• [Work task] Each record below is to be set down again precisely.

• [Records to use]
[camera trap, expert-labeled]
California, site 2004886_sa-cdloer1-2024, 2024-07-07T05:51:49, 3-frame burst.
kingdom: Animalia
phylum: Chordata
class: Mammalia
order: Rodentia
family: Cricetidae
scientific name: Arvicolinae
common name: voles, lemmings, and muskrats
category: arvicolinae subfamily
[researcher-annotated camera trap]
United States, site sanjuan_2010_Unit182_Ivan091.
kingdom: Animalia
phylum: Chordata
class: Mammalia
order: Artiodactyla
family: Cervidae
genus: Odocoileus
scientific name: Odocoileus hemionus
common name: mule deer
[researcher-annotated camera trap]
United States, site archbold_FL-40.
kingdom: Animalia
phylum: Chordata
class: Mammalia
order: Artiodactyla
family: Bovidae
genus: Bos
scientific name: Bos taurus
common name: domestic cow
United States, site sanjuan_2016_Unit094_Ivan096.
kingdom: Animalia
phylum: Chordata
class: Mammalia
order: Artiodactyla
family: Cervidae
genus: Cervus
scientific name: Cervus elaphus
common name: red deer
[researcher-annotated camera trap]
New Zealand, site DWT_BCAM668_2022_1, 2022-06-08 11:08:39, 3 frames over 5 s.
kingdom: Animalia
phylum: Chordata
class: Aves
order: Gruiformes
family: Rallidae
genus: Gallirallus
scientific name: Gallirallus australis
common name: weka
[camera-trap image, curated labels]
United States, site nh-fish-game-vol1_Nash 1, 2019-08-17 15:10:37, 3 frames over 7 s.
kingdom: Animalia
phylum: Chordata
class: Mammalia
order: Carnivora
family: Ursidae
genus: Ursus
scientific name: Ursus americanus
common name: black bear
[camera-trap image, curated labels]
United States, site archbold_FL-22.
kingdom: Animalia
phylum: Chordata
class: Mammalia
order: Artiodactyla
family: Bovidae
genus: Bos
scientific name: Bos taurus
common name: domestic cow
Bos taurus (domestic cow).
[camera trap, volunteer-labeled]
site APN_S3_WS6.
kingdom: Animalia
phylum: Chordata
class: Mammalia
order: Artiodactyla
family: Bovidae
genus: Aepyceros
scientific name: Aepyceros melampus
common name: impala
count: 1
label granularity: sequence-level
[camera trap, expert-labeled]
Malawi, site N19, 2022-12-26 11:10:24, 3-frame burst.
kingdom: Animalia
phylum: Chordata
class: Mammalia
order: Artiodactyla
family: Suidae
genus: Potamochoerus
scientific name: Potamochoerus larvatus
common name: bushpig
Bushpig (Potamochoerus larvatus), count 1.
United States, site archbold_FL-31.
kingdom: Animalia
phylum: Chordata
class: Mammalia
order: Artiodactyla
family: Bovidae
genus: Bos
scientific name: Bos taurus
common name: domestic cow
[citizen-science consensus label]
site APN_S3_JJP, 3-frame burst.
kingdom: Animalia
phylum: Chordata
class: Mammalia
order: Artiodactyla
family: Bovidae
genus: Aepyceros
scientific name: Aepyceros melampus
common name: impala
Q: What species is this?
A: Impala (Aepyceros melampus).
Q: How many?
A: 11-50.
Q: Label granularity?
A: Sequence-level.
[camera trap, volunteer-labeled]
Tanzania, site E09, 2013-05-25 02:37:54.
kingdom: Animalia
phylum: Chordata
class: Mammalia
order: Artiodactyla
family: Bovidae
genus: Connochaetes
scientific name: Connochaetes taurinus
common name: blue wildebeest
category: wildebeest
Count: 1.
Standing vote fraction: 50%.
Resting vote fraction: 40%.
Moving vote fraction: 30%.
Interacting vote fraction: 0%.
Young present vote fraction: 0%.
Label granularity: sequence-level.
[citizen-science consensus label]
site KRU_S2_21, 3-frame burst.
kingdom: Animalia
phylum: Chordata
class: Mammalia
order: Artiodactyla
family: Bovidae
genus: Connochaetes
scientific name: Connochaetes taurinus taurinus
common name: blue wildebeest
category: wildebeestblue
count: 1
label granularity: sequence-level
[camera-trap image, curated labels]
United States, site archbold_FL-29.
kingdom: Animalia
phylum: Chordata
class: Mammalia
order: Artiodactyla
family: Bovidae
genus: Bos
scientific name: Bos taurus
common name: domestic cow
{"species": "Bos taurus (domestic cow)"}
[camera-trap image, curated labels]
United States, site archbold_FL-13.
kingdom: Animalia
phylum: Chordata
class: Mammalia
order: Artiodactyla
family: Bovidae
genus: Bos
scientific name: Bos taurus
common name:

• [Answer area]
[camera trap, expert-labeled]
California, site 2004886_sa-cdloer1-2024, 2024-07-07T05:51:49, 3-frame burst.
kingdom: Animalia
phylum: Chordata
class: Mammalia
order: Rodentia
family: Cricetidae
scientific name: Arvicolinae
common name: voles, lemmings, and muskrats
category: arvicolinae subfamily
[researcher-annotated camera trap]
United States, site sanjuan_2010_Unit182_Ivan091.
kingdom: Animalia
phylum: Chordata
class: Mammalia
order: Artiodactyla
family: Cervidae
genus: Odocoileus
scientific name: Odocoileus hemionus
common name: mule deer
[researcher-annotated camera trap]
United States, site archbold_FL-40.
kingdom: Animalia
phylum: Chordata
class: Mammalia
order: Artiodactyla
family: Bovidae
genus: Bos
scientific name: Bos taurus
common name: domestic cow
United States, site sanjuan_2016_Unit094_Ivan096.
kingdom: Animalia
phylum: Chordata
class: Mammalia
order: Artiodactyla
family: Cervidae
genus: Cervus
scientific name: Cervus elaphus
common name: red deer
[researcher-annotated camera trap]
New Zealand, site DWT_BCAM668_2022_1, 2022-06-08 11:08:39, 3 frames over 5 s.
kingdom: Animalia
phylum: Chordata
class: Aves
order: Gruiformes
family: Rallidae
genus: Gallirallus
scientific name: Gallirallus australis
common name: weka
[camera-trap image, curated labels]
United States, site nh-fish-game-vol1_Nash 1, 2019-08-17 15:10:37, 3 frames over 7 s.
kingdom: Animalia
phylum: Chordata
class: Mammalia
order: Carnivora
family: Ursidae
genus: Ursus
scientific name: Ursus americanus
common name: black bear
[camera-trap image, curated labels]
United States, site archbold_FL-22.
kingdom: Animalia
phylum: Chordata
class: Mammalia
order: Artiodactyla
family: Bovidae
genus: Bos
scientific name: Bos taurus
common name: domestic cow
Bos taurus (domestic cow).
[camera trap, volunteer-labeled]
site APN_S3_WS6.
kingdom: Animalia
phylum: Chordata
class: Mammalia
order: Artiodactyla
family: Bovidae
genus: Aepyceros
scientific name: Aepyceros melampus
common name: impala
count: 1
label granularity: sequence-level
[camera trap, expert-labeled]
Malawi, site N19, 2022-12-26 11:10:24, 3-frame burst.
kingdom: Animalia
phylum: Chordata
class: Mammalia
order: Artiodactyla
family: Suidae
genus: Potamochoerus
scientific name: Potamochoerus larvatus
common name: bushpig
Bushpig (Potamochoerus larvatus), count 1.
United States, site archbold_FL-31.
kingdom: Animalia
phylum: Chordata
class: Mammalia
order: Artiodactyla
family: Bovidae
genus: Bos
scientific name: Bos taurus
common name: domestic cow
[citizen-science consensus label]
site APN_S3_JJP, 3-frame burst.
kingdom: Animalia
phylum: Chordata
class: Mammalia
order: Artiodactyla
family: Bovidae
genus: Aepyceros
scientific name: Aepyceros melampus
common name: impala
Q: What species is this?
A: Impala (Aepyceros melampus).
Q: How many?
A: 11-50.
Q: Label granularity?
A: Sequence-level.
[camera trap, volunteer-labeled]
Tanzania, site E09, 2013-05-25 02:37:54.
kingdom: Animalia
phylum: Chordata
class: Mammalia
order: Artiodactyla
family: Bovidae
genus: Connochaetes
scientific name: Connochaetes taurinus
common name: blue wildebeest
category: wildebeest
Count: 1.
Standing vote fraction: 50%.
Resting vote fraction: 40%.
Moving vote fraction: 30%.
Interacting vote fraction: 0%.
Young present vote fraction: 0%.
Label granularity: sequence-level.
[citizen-science consensus label]
site KRU_S2_21, 3-frame burst.
kingdom: Animalia
phylum: Chordata
class: Mammalia
order: Artiodactyla
family: Bovidae
genus: Connochaetes
scientific name: Connochaetes taurinus taurinus
common name: blue wildebeest
category: wildebeestblue
count: 1
label granularity: sequence-level
[camera-trap image, curated labels]
United States, site archbold_FL-29.
kingdom: Animalia
phylum: Chordata
class: Mammalia
order: Artiodactyla
family: Bovidae
genus: Bos
scientific name: Bos taurus
common name: domestic cow
{"species": "Bos taurus (domestic cow)"}
[camera-trap image, curated labels]
United States, site archbold_FL-13.
kingdom: Animalia
phylum: Chordata
class: Mammalia
order: Artiodactyla
family: Bovidae
genus: Bos
scientific name: Bos taurus
common name:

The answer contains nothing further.